Persiste la crisis minera en Sudáfrica; nueva marcha en protesta por la violencia oficial
DPA
Adís Abeba / Johannesburgo
En la mina de platino de Marikana en Sudáfrica no se vislumbra la calma: numerosos mineros volvieron a congregarse ayer para una marcha de protesta por la violencia con que las fuerzas del orden dispersaron el sábado a otros manifestantes, hiriendo a viandantes y habitantes de la zona.
El gobierno decidió el sábado enviar a mil soldados a la mina para apoyar a la policía. Las fuerzas de seguridad expulsaron a un grupo de manifestantes empleando balas de goma e hiriendo a personas ajenas a la protesta.
Sin embargo, la manifestación de ayer transcurrió por el momento de forma pacífica. Los mineros están en su mayoría desarmados y cuando la policía llegó con lanzadores de agua, dieron la vuelta.

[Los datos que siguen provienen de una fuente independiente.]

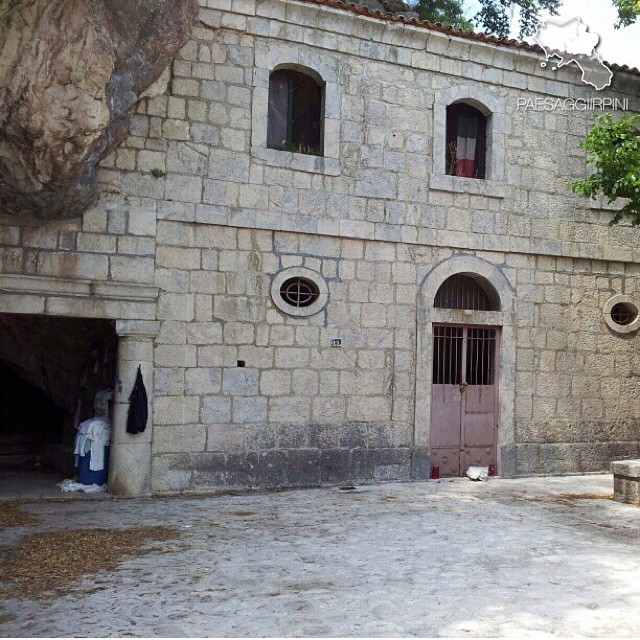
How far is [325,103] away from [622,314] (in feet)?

El presidente sudafricano, Jacob Zuma, se defendió de las críticas de la oposición, que exigió una explicación de la operación militar. “El gobierno no puede permitir que la gente vaya por la calle con armas peligrosas. No podemos permitir que intimiden a otros o los inciten a la violencia, porque tenemos que proteger también los derechos de esos otros que no quieren formar parte de las protestas”.
Sin embargo exigió a la empresa de la mina y a los sindicatos que hallen una solución al conflicto. “Sigue habiendo residencias para los mineros en los que 166 personas comparten cuatro baños y eso es inaceptable”, destacó el presidente.
El obispo Jo Seoka, del Consejo Eclesiástico Sudafrica-no, mediador en el conflicto, criticó también la actuación de la policía alegando que los trabajadores se manifestaron de forma pacífica y no hirieron a nadie.
La policía también realizó detenciones sin justificación, alegando una reunión no permitida. Antes, en una redada en una residencia en la que viven 600 mineros la policía se incautó de porras y machetes.